Nothing but the lines from the one containing "me second thoughts" to the end of the data should be copied, exactly, and the pictures stay out.

Entries taken from a collection:
——————————

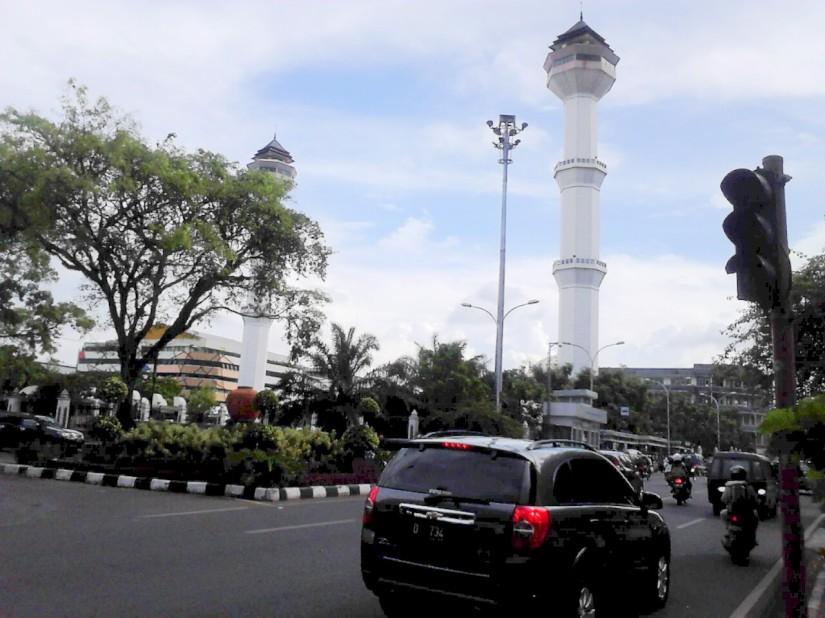 Masjid Besar Bandung, di sisi Alun-Alun dan Jl. Asia-Afrika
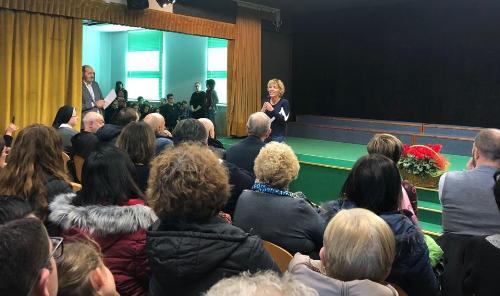 """L'assessore regionale Barbara Zilli interviene alla presentazione del """"Progetto Presepio 2019"""" nella scuola Santa Maria degli Angeli di Gemona"""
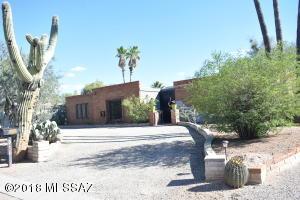 7402 E Calle Agerrida, Tucson, AZ 85750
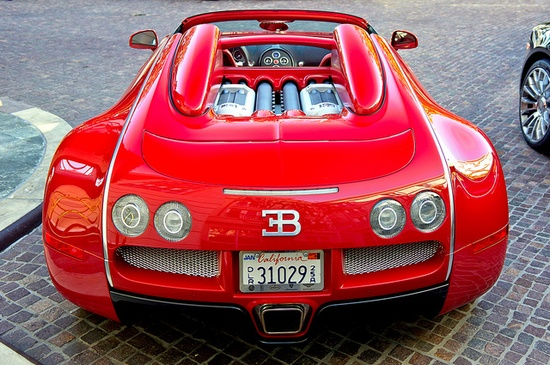 Blinding red      I'm all for insane color cars,...but this triple red Bugatti is giving  me second thoughts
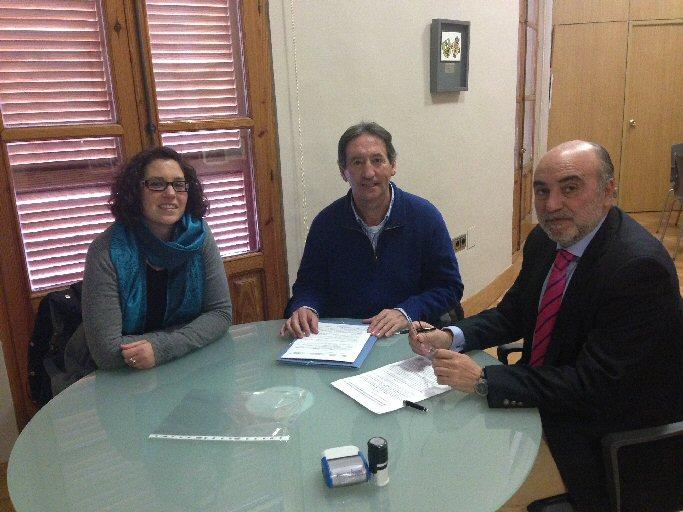 El Ayuntamiento de Manzanares y Proyecto Hombre renuevan su compromiso en prevención de drogodependencias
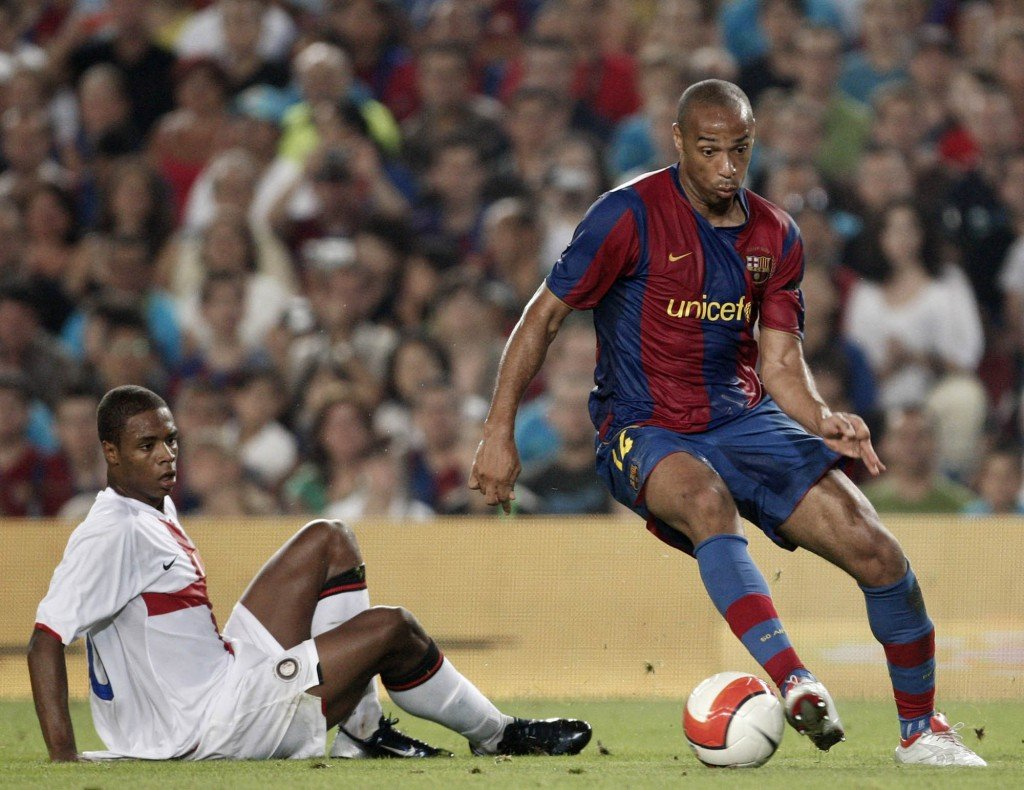 BARCELONA, SPAIN - AUGUST 29: Thierry Henry (R) of Barcelona controls the ball next to Pele of Inter Milan during the Gamper Trophy match between Barcelona and Inter Milan at the Nou Camp Stadium on August 29, 2007 in Barcelona, Spain. (Photo by Jasper Juinen/Getty Images) *** Local Caption *** Thierry Henry;Pele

——————————

▶ **Result**
 Blinding red      I'm all for insane color cars,...but this triple red Bugatti is giving  me second thoughts
 El Ayuntamiento de Manzanares y Proyecto Hombre renuevan su compromiso en prevención de drogodependencias
 BARCELONA, SPAIN - AUGUST 29: Thierry Henry (R) of Barcelona controls the ball next to Pele of Inter Milan during the Gamper Trophy match between Barcelona and Inter Milan at the Nou Camp Stadium on August 29, 2007 in Barcelona, Spain. (Photo by Jasper Juinen/Getty Images) *** Local Caption *** Thierry Henry;Pele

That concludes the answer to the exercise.